Stored dataset items:
=== Begin Enclosure ===

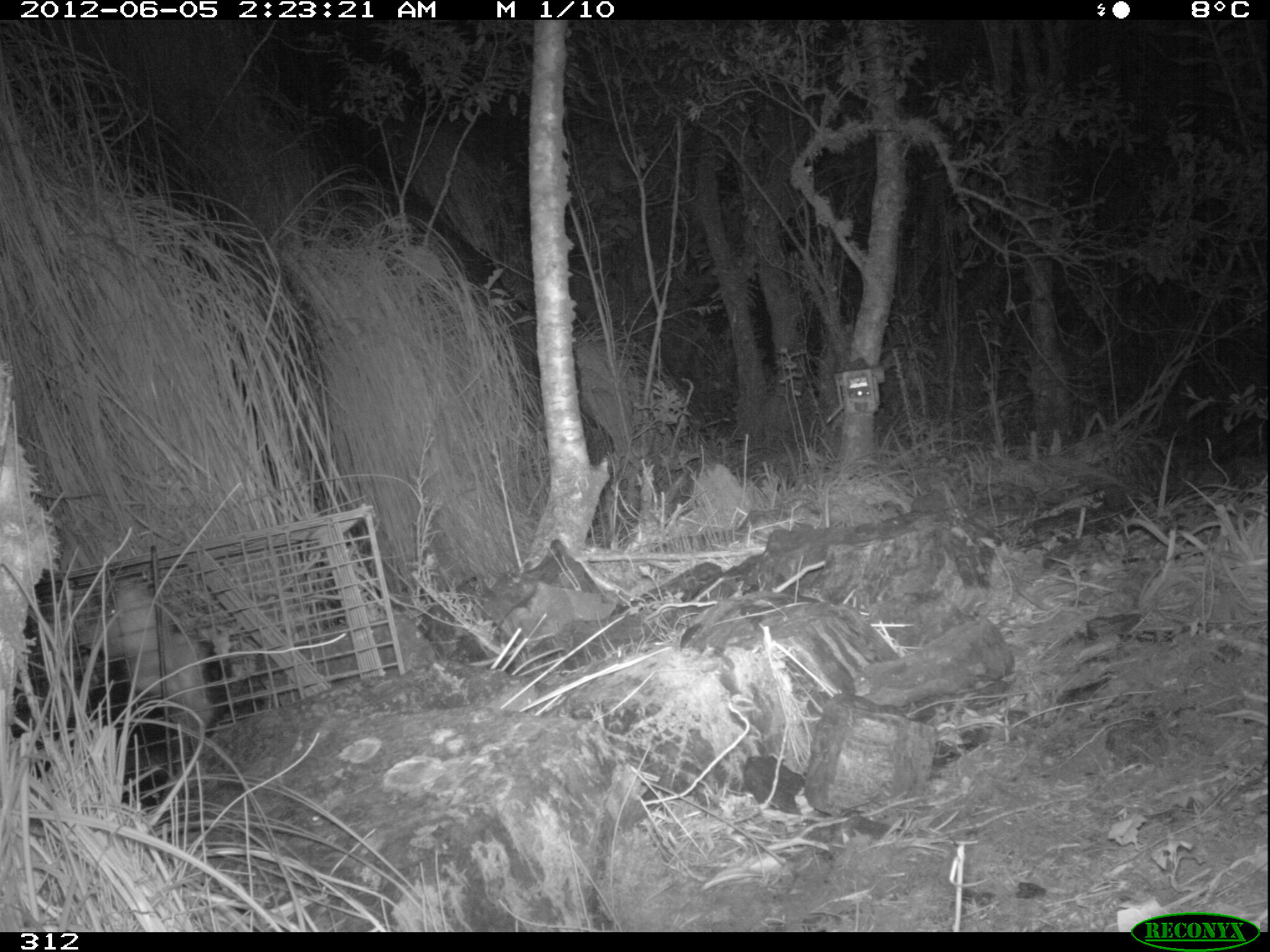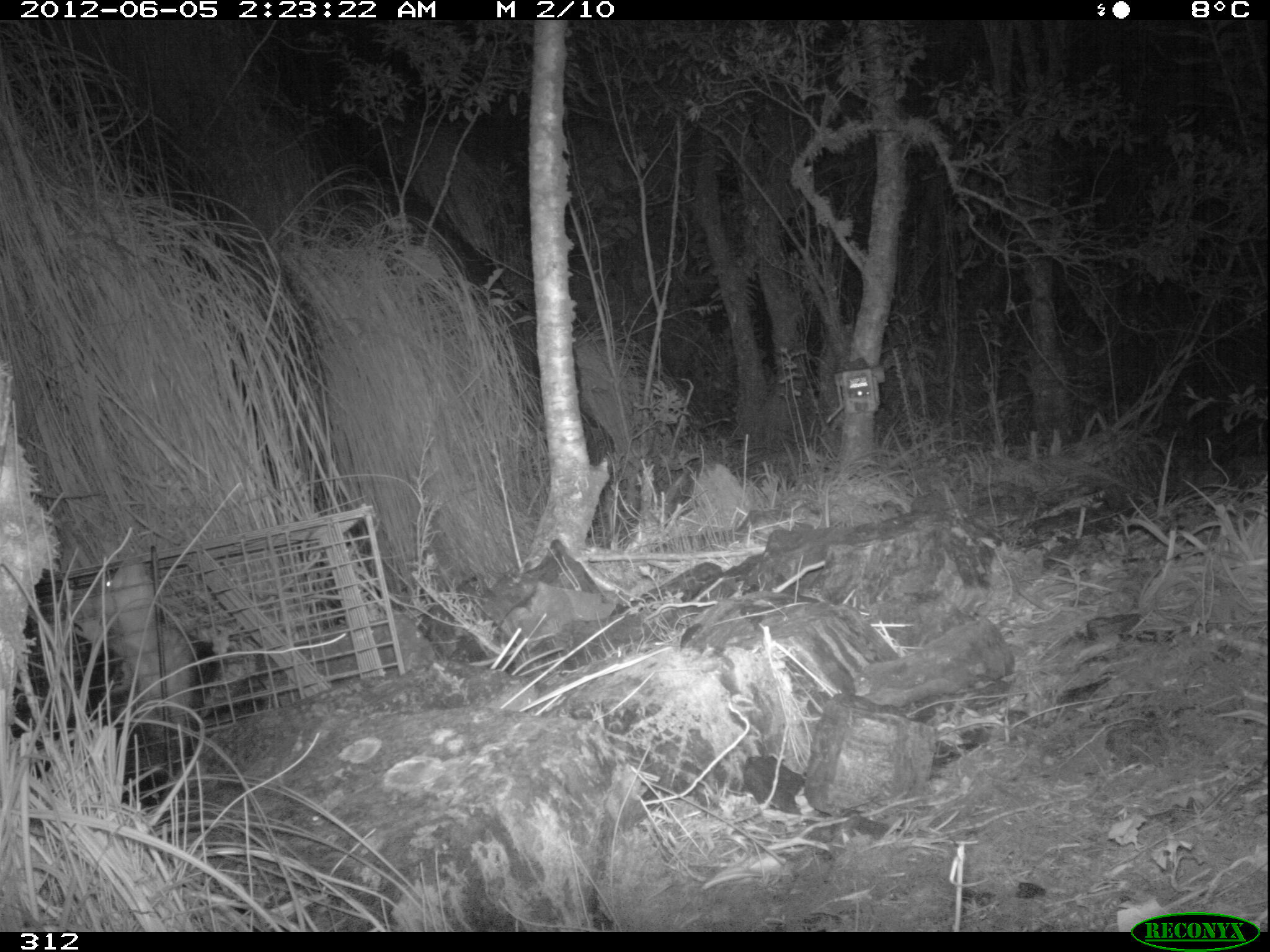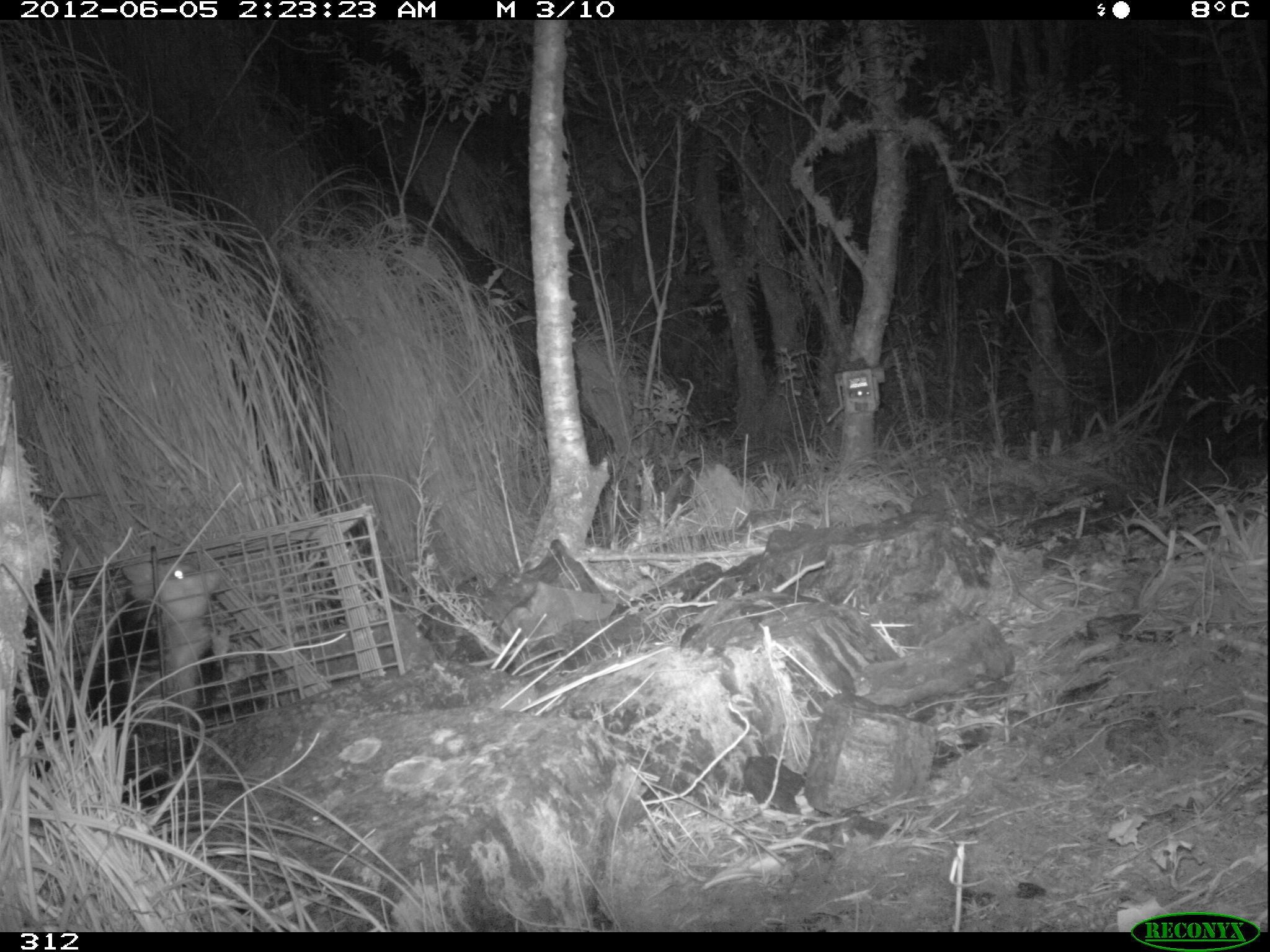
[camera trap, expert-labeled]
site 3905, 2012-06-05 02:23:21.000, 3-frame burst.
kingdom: Animalia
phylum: Chordata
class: Mammalia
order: Didelphimorphia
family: Didelphidae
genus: Didelphis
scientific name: Didelphis pernigra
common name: andean white-eared opossum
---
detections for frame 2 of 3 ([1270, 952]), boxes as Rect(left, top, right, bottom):
didelphis pernigra: Rect(21, 545, 222, 800)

=== End Enclosure ===

Repeat the records exactly, without the pictures.

[camera trap, expert-labeled]
site 3905, 2012-06-05 02:23:21.000, 3-frame burst.
kingdom: Animalia
phylum: Chordata
class: Mammalia
order: Didelphimorphia
family: Didelphidae
genus: Didelphis
scientific name: Didelphis pernigra
common name: andean white-eared opossum
---
detections for frame 2 of 3 ([1270, 952]), boxes as Rect(left, top, right, bottom):
didelphis pernigra: Rect(21, 545, 222, 800)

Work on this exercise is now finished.